__What is asked__
A. In the passage on human-robot interaction, what must both the human and the robot exploit for the arrangement to function properly?
B. Quote the passage on human-robot interaction, starting at "Illustration of language-based" and ending at "two-way recursive mind reading.".

__Source text__
= = =

Of particular interest is whether the emerging visual taxonomy offers any interesting insights into language-based interaction between a human being and a cognitive robot. Based on the pictographic representations developed so far, Figure 18 illustrates the required configuration and, as can be seen, the implication is that such an arrangement will only function properly if both partners (the human and the robot) exploit ostensive-inferential recursive mind reading. Since such abilities are beyond the capabilities of state-of-the-art robots and autonomous agents, this might serve to explain the somewhat primitive nature of contemporary language-based human-robot interaction [66]. It also explains why it is not appropriate to simply take off-the-shelf speech technology components (automatic speech recognizers, speech synthesizers and dialogue systems) and merely interface them with a mobile robotic platform; the integration must be much deeper if it is to be effective [67].

Illustration of language-based interaction between a human being and a cognitive robot. As in Figure 16, communicative interaction is founded on two-way recursive mind reading.
Indeed, the immense mismatch between the cognitive, behavioural and linguistic capabilities of human beings and those possessed by even the most advanced artificial cognitive systems, coupled with human beings' propensity to deploy a complex ToM perspective when dealing with interactive agents, underpins the importance of providing artificial systems with some degree of visual, vocal and behavioural coherence, if the interaction is to be at all effective [68, 69, 70]. Indeed, if such coherence is not the subject of careful and balanced design, then there is a real danger of inadvertently creating the conditions under which the human user will fall into the ‘uncanny valley’ [71] and reject the system, due to an inability to accommodate its anomalous behaviours [72, 73, 74].

= = =

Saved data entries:

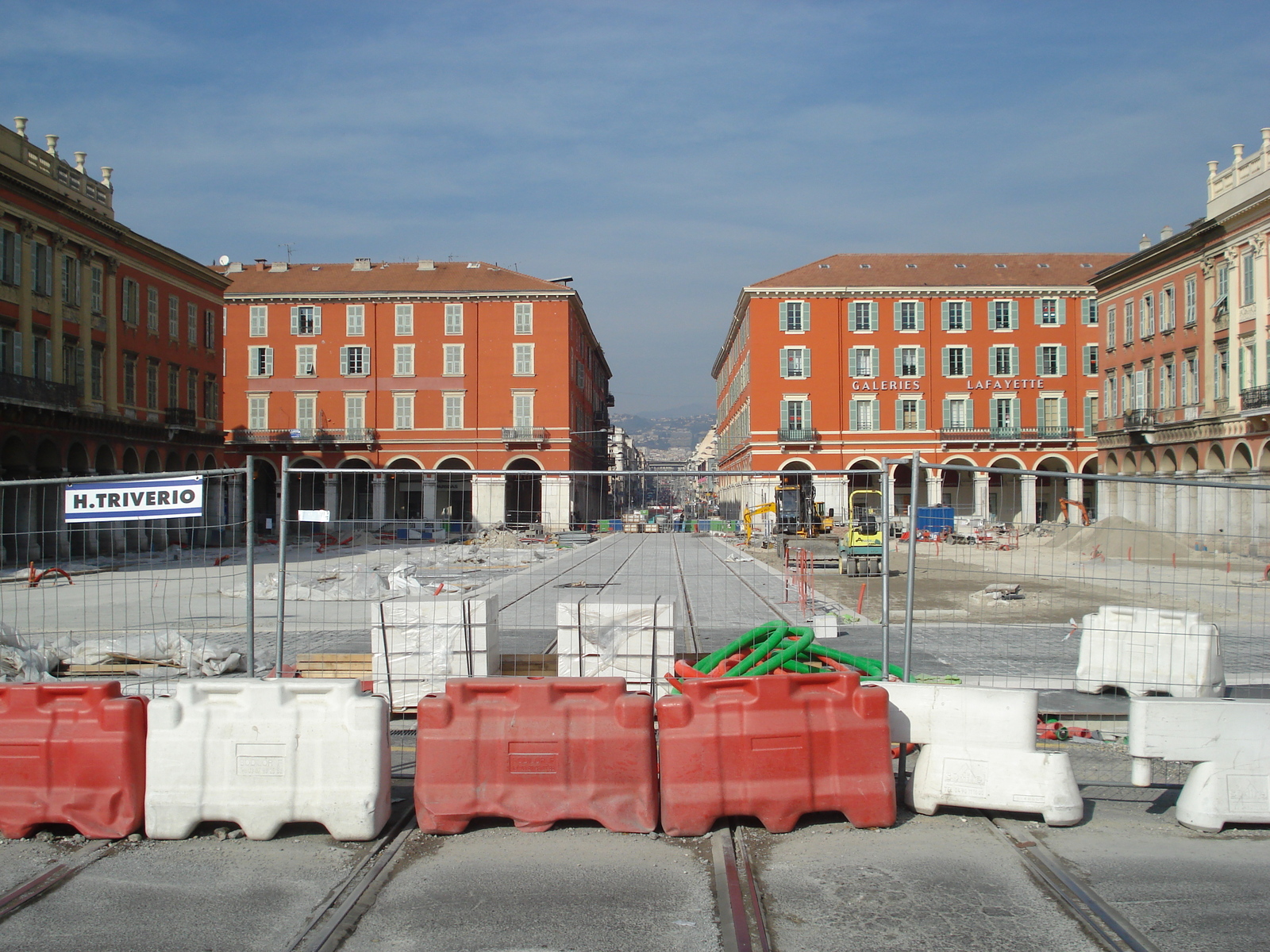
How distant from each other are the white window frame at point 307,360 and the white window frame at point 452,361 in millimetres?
8206

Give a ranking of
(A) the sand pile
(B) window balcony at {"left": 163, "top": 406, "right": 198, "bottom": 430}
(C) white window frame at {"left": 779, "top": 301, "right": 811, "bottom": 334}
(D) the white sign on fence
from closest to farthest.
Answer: (D) the white sign on fence, (A) the sand pile, (B) window balcony at {"left": 163, "top": 406, "right": 198, "bottom": 430}, (C) white window frame at {"left": 779, "top": 301, "right": 811, "bottom": 334}

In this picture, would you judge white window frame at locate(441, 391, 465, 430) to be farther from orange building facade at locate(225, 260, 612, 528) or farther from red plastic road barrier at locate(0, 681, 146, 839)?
red plastic road barrier at locate(0, 681, 146, 839)

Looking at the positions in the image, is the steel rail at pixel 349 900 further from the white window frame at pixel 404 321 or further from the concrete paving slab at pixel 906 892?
the white window frame at pixel 404 321

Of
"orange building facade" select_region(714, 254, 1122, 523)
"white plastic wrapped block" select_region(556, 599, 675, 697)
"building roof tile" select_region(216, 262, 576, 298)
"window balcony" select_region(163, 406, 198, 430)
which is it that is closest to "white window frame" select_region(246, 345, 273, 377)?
"building roof tile" select_region(216, 262, 576, 298)

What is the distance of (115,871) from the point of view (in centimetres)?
515

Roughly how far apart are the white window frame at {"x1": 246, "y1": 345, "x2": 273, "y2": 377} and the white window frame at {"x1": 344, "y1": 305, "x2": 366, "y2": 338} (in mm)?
5324

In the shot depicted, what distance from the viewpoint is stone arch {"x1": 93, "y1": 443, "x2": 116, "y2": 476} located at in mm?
39344

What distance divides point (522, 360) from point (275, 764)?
175 feet

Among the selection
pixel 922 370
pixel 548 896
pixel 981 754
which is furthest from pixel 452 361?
pixel 548 896

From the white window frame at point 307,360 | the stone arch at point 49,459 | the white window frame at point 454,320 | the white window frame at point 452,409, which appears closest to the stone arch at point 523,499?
the stone arch at point 49,459

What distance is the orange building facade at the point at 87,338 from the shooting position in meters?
33.6

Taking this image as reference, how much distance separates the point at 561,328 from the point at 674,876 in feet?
178

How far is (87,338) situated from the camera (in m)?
38.3

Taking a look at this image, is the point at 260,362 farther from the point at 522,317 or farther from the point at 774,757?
the point at 774,757
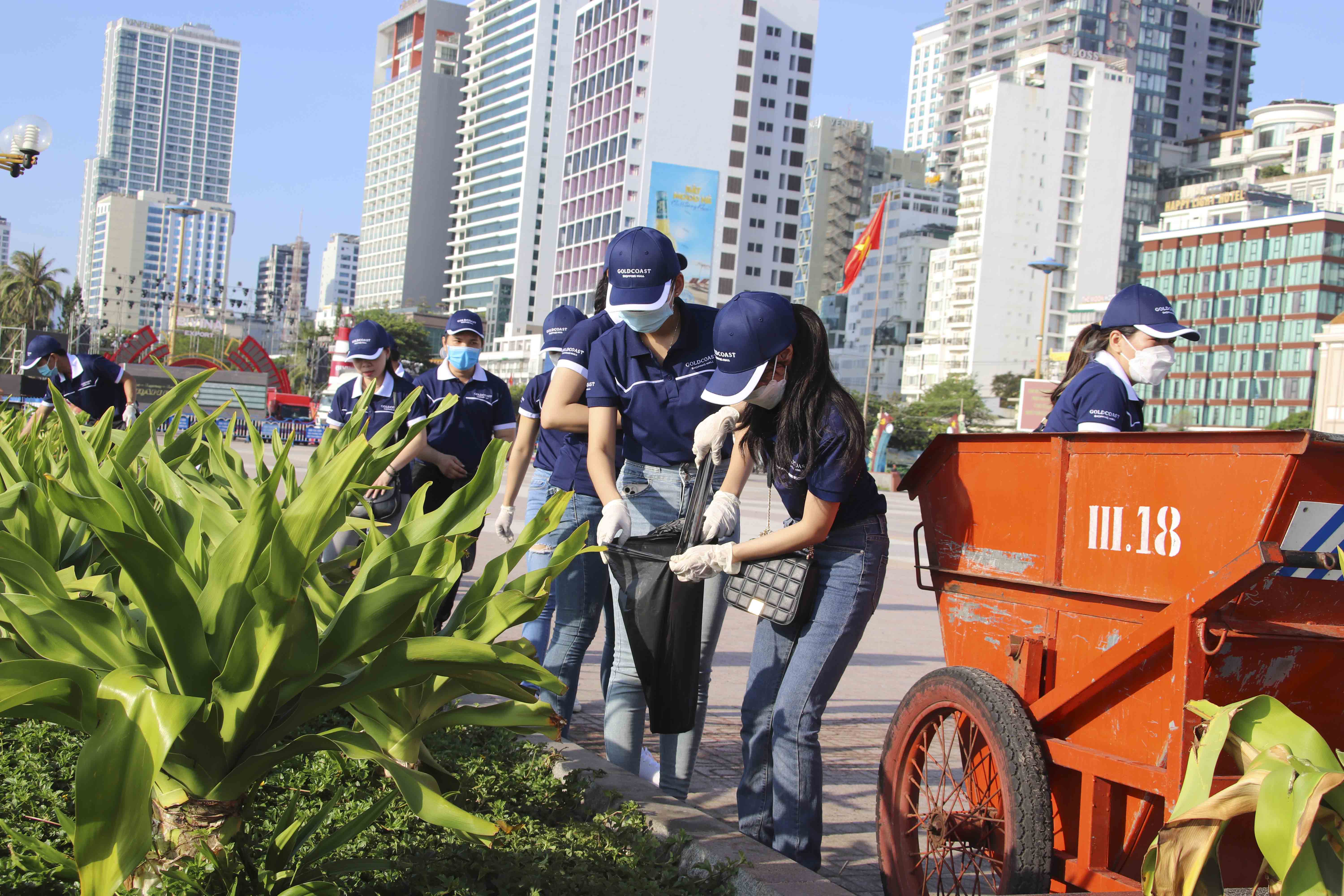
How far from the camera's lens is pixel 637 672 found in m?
3.95

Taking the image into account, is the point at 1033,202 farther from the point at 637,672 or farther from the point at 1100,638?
the point at 1100,638

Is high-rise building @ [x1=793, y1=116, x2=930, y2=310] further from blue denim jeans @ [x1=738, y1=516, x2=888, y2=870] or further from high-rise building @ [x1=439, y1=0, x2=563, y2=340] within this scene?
blue denim jeans @ [x1=738, y1=516, x2=888, y2=870]

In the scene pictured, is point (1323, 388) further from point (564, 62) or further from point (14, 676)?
point (564, 62)

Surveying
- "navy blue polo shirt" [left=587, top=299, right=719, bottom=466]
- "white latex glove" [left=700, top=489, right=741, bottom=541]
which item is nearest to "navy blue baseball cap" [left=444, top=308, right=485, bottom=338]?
"navy blue polo shirt" [left=587, top=299, right=719, bottom=466]

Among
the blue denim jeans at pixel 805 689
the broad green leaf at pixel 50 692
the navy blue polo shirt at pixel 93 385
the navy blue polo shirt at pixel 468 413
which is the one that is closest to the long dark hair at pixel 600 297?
the navy blue polo shirt at pixel 468 413

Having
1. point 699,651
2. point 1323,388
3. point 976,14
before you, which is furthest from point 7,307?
point 976,14

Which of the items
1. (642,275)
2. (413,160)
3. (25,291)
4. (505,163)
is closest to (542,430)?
(642,275)

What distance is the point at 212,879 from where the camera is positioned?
224cm

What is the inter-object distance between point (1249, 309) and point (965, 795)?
104779 millimetres

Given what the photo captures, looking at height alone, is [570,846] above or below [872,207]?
below

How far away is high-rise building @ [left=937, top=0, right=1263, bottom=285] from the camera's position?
13888 centimetres

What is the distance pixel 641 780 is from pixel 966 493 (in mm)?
1311

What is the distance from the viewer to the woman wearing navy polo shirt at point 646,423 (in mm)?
4023

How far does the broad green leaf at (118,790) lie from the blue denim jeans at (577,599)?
2.64 metres
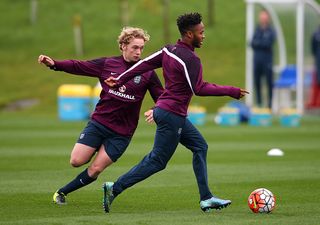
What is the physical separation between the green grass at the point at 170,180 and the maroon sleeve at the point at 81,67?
1.61m

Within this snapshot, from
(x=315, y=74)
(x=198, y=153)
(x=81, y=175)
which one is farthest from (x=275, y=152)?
(x=315, y=74)

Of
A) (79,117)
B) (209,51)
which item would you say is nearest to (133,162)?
(79,117)

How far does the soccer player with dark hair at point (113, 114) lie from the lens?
1192 centimetres

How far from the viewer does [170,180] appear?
14.6m

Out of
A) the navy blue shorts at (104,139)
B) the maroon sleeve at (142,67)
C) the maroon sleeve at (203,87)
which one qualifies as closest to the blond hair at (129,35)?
the maroon sleeve at (142,67)

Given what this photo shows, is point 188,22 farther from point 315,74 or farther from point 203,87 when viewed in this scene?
point 315,74

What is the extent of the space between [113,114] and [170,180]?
289 cm

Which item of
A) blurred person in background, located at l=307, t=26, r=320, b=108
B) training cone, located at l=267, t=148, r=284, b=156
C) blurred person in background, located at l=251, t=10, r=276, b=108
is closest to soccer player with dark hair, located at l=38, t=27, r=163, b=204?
training cone, located at l=267, t=148, r=284, b=156

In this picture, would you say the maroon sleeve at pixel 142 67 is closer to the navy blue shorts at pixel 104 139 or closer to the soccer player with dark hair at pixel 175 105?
the soccer player with dark hair at pixel 175 105

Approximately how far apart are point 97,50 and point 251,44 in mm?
14668

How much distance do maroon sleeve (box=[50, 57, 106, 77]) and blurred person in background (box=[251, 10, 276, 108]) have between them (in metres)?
18.2

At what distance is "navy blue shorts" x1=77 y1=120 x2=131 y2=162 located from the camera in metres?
12.0

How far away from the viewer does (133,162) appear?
17.5 metres

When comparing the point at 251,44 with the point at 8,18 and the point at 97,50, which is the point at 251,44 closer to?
the point at 97,50
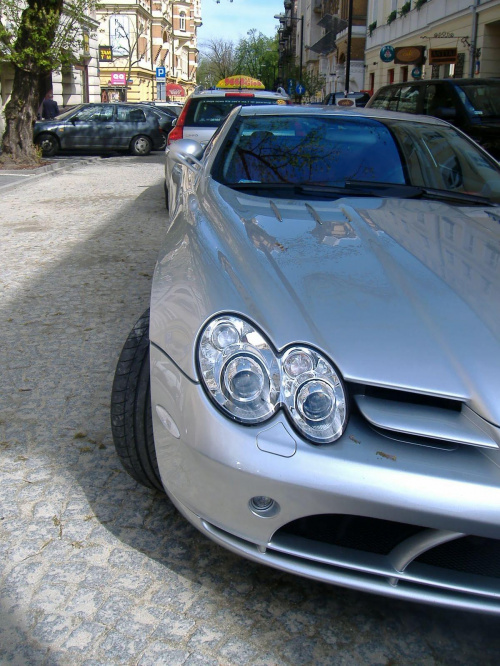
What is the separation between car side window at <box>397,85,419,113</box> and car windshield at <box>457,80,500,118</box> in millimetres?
1082

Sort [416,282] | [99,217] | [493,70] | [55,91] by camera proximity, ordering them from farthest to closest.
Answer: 1. [55,91]
2. [493,70]
3. [99,217]
4. [416,282]

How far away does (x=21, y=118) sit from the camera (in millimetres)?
15961

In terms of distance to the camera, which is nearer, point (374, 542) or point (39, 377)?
point (374, 542)

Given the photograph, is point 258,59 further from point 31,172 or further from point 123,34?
point 31,172

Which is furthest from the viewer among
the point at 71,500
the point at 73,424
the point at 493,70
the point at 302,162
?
the point at 493,70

= = =

__Final answers__
A. Ostensive-inferential recursive mind reading.

B.
Illustration of language-based interaction between a human being and a cognitive robot. As in Figure 16, communicative interaction is founded on two-way recursive mind reading.